» Task: Below are some entries. Return exactly the lines from the one with "Tell me how far apart" through the final line, leaving out any pictures.
++++++
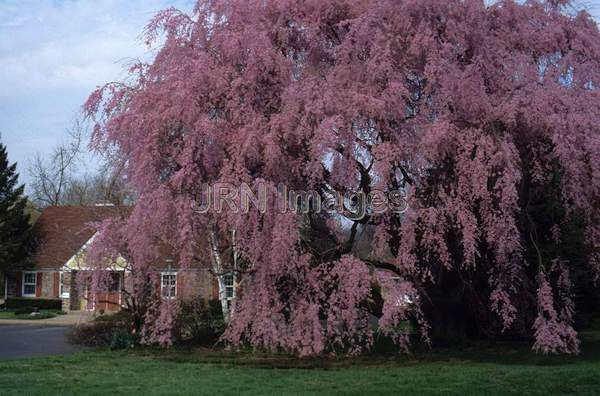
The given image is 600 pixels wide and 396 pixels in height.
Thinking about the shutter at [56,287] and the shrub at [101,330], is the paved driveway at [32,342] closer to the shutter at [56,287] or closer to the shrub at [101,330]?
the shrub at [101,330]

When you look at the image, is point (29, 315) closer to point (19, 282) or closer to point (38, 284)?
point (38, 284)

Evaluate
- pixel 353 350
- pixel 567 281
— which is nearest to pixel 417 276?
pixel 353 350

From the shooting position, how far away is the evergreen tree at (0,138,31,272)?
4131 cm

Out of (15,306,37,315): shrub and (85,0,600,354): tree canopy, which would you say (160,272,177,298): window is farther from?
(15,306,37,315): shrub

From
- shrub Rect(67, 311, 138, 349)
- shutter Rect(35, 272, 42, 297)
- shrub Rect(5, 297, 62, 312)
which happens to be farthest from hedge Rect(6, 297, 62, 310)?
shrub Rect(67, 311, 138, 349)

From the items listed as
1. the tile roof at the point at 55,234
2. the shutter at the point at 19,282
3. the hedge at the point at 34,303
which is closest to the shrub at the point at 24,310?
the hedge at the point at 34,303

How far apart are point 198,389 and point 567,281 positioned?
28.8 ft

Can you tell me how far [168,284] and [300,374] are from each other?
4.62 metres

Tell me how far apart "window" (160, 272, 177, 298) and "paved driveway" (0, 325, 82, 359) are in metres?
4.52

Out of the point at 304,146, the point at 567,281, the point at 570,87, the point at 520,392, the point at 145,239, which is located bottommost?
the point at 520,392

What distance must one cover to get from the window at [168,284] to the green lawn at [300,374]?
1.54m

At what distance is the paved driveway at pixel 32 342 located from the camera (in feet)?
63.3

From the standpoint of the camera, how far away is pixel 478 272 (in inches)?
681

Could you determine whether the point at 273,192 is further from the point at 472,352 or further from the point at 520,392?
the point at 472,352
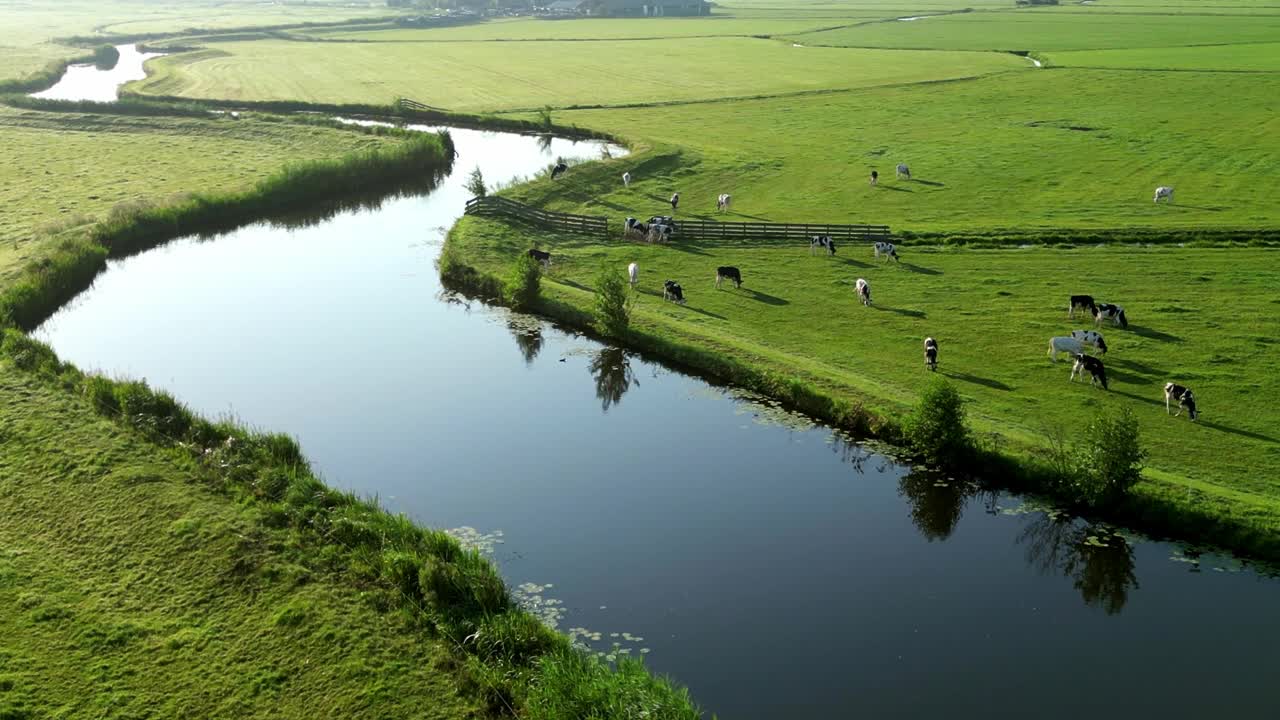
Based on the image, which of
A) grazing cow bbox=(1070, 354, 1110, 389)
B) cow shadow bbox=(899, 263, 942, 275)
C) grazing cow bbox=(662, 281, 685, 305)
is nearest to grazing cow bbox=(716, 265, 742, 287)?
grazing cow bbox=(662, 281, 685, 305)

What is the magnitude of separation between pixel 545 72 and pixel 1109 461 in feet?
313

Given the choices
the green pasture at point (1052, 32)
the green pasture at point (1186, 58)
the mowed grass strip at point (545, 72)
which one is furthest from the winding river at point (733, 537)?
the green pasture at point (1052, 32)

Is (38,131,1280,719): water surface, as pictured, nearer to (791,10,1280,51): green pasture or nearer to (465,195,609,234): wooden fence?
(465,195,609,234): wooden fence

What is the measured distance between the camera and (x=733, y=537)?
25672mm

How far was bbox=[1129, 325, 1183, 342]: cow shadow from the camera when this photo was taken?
++++++
» Task result:
Tell me how far apart "window" (160, 272, 177, 298) and "paved driveway" (0, 325, 82, 359) are in metres?
4.52

Out of the point at 304,146, the point at 567,281, the point at 570,87, the point at 520,392, the point at 145,239, which is located bottommost?
the point at 520,392

What distance must one cover to get from the window at [168,284] to the green lawn at [300,374]?
1.54m

At what distance is the paved driveway at pixel 32 342 located from the camera (in feet)?
63.3

From the standpoint of the camera, how far away is pixel 478 272 (in inches)?
681

Could you determine whether the point at 273,192 is further from the point at 472,352 or further from the point at 520,392?
the point at 472,352
Based on the image, which of
A) grazing cow bbox=(1070, 354, 1110, 389)
B) cow shadow bbox=(899, 263, 942, 275)
C) grazing cow bbox=(662, 281, 685, 305)
is nearest to grazing cow bbox=(716, 265, 742, 287)?
grazing cow bbox=(662, 281, 685, 305)

What is the magnitude of separation between pixel 545 72 and pixel 1109 461 in feet?
313

Given the choices
the green pasture at point (1052, 32)
the green pasture at point (1186, 58)
the mowed grass strip at point (545, 72)
which one is furthest from the winding river at point (733, 537)?
the green pasture at point (1052, 32)

Is (38,131,1280,719): water surface, as pictured, nearer to (791,10,1280,51): green pasture or nearer to (465,195,609,234): wooden fence?
(465,195,609,234): wooden fence

What is the measured distance between the camera and (x=733, y=537)?
25672mm

How far was bbox=[1129, 325, 1183, 342]: cow shadow from the camera when this photo was taken?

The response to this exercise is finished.